> REQUIRED TASK A
Revise the forum thread on surviving an affair between "I have close" and "and fairly offensive.", inclusive, changing "betrayal" to "deceit".
> REQUIRED TASK B
Translate this sentence from the forum thread on surviving an affair into German: "My own husband left me and my 2 year old a year ago for what turned out to be another woman."

> PASSAGE PROVIDED
####
Mumsnet has not checked the qualifications of anyone posting here. If you need help urgently or expert advice, please see our domestic violence webguide and/or relationships webguide. Many Mumsnetters experiencing domestic abuse have found this thread helpful: Listen up, everybody

See all MNHQ comments on this thread

Anyone seen the new MN section on surviving an affair?

273 replies

Dozer · 19/01/2012 21:18

The info on there does not accord with the advice oft given on here.

I don't like it, smacks of pleasing-your-man.

OP posts:
Thumbwitch · 24/01/2012 07:45

The whole thing (Surviving an Affair) is still there, but I think that that particular section has been taken down ("Is it ever ok to have an affair?").
Does it make sense yet?

Downunderdolly · 24/01/2012 07:51

Been following the thread as of personal interest and I believe that they have taken down some of the more 'objectionable' content but not more.

I think the problem is that when trying to pracee a very emotive and emotionally charged issue (which is by its nature individual in the sense that "Happy families are all alike; every unhappy family is unhappy in its own way") a very unsatisfactory piece of copy is produced irrespective and in this instance it was particularly trite and unfortunate. Given the target reader would be still reeling and trying to recover from an affair there is much danger in trotting out re-hashed and skewed advice in such short form and it ends up being very Daily Mail Lite.

I have close friends who are in the process of recovering from husbands affairs and it is a very very vulnerable, angry and difficult time - of course they know that to properly move on they ultimately need to be able to 'forgive' but it is getting over the anger, loss of what they believed they had, betrayal and sheer rage that is the tricky part even if the will is there. To suggest that they just need to forgive move on and take up a 'sport' etc is patronising and fairly offensive.

My own husband left me and my 2 year old a year ago for what turned out to be another woman. I absolutely know that I made a few mistakes in my marriage - largely down to my faith that my husband had my back and would understand and forgive my unhappiness surrounding a relocation to the other side of the world and the loss of two pregnancies in reasonably traumatic circumstances. If I could go back and change any behaviour or indeed give advice (if asked) to friends given my experience I would say that you should remember to treat your husband/partner as you would a friend and remember that there is of course an open door in any partnership and anyone of the two people involved could walk through it at any time. I accept some culpability for taking a few things for granted but I absolutely do not and would never see it as my duty in an adult relationship with young children to be a Jerry Hall 'whore in the bedroom, angel in the kitchen' type of wife lest my lovely husband be lured off by some young popsy.
####
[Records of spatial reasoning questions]
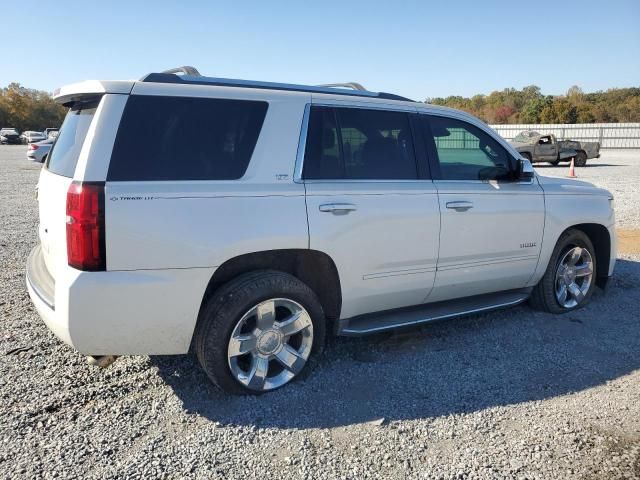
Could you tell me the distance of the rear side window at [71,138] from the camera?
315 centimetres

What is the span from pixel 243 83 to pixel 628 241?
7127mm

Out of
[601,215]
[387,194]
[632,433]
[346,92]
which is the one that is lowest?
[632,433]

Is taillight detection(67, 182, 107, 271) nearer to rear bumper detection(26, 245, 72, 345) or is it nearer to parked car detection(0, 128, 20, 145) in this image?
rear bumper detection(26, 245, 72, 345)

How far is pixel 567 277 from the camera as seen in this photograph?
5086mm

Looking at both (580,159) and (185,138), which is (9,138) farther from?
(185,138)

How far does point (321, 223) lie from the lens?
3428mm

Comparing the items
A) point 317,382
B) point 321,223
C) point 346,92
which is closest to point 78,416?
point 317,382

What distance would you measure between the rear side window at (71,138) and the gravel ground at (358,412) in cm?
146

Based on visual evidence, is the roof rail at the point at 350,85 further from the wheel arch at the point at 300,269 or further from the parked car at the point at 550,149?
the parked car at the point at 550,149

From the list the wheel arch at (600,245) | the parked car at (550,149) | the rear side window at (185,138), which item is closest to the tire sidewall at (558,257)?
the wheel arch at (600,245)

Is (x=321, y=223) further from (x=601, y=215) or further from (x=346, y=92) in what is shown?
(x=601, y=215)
####
> PROBLEM SOLUTION A
I have close friends who are in the process of recovering from husbands affairs and it is a very very vulnerable, angry and difficult time - of course they know that to properly move on they ultimately need to be able to 'forgive' but it is getting over the anger, loss of what they believed they had, deceit and sheer rage that is the tricky part even if the will is there. To suggest that they just need to forgive move on and take up a 'sport' etc is patronising and fairly offensive.

> PROBLEM SOLUTION B
Mein eigener Mann hat mich und mein zweijähriges Kind vor einem Jahr wegen einer, wie sich herausstellte, anderen Frau verlassen.